29.10.2013, 14:53 Uhr

Blackout: Ständige Panikmache der Stromversorger schadet der Glaubwürdigkeit

Münster – Deutsche Stromversorger warnen seit dem Atomausstieg regelmäßig vor Blackouts, weil die Erzeugungskapazitäten hierzulande nicht ausreichen. Auch für dieses Jahr rechneten E.ON und RWE mit Engpässen in der Stromversorgung. Doch der angekündigte Blackout trat bislang nicht ein. Im Gegenteil: Durch die Stromerzeugung aus erneuerbaren Energien ist die Stromproduktion sogar gestiegen und der Stromexport steuert auf einen neuen Rekordwert zu.

Wie so häufig werden die Erneuerbaren für hausgemachte Probleme verantwortlich gemacht. Große Konzerne haben jahrelang weiter auf klimaschädliche Stromerzeugung aus Gas und Kohle gesetzt. Doch durch die bevorzugte Einspeisung von Strom aus Windkraft und Photovoltaik werden die alten Kraftwerke zunehmend unrentabel und müssen immer häufiger vom Netz genommen werden. Viele Kraftwerke sollen ganz abgeschaltet werden. Wie RWE gegenüber der „Süddeutschen Zeitung“ erklärte, sollen nach bisherigen Plänen konventionelle Kraftwerke mit einer Leistung von 3.100 Megawatt (MW) vom Netz genommen werden.

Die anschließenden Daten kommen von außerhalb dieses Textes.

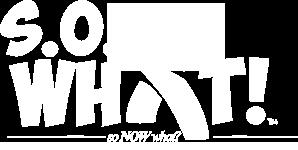 S.O.What! Logo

Stromkonzerne warnen aus strategischen Gründen

Die unter Kostendruck stehenden Konzerne betreiben mit den beharrlich vorgetragenen Warnungen vor Blackouts aber ein gefährliches Spiel, unter dem die eigene Glaubwürdigkeit zunehmend leidet. Schon 2008 warnten sie vor einem kurz bevorstehenden Stromengpass. Diese Behauptung wurde durch eine Studie der Deutschen Energie Agentur (Dena) gestützt: Ab 2012 sollten nicht mehr genug Kapazitäten zur Deckung des Strombedarfs zur Verfügung stehen. Ab 2015 sollte die Deckungslücke etwa 2.800 MW betragen und bis 2020 auf 12.000 MW anwachsen. Dies entspräche der Kapazität von 15 Großkraftwerken. Diese Aussagen wurden seitdem aber durch eine Vielzahl von Studien und dem Regierungsbericht zur Versorgungssicherheit widerlegt. Tatsächlich wurde im Jahr 2012 sogar so viel Strom exportiert wie nie zuvor. Von einem Stromengpass kann also derzeit keine Rede sein. Umweltschützer kritisierten die Stromlücken-Debatte zudem als von den Stromkonzernen inszeniert, um den Bau von klimaschädlichen Kraftwerken den Boden zu bereiten.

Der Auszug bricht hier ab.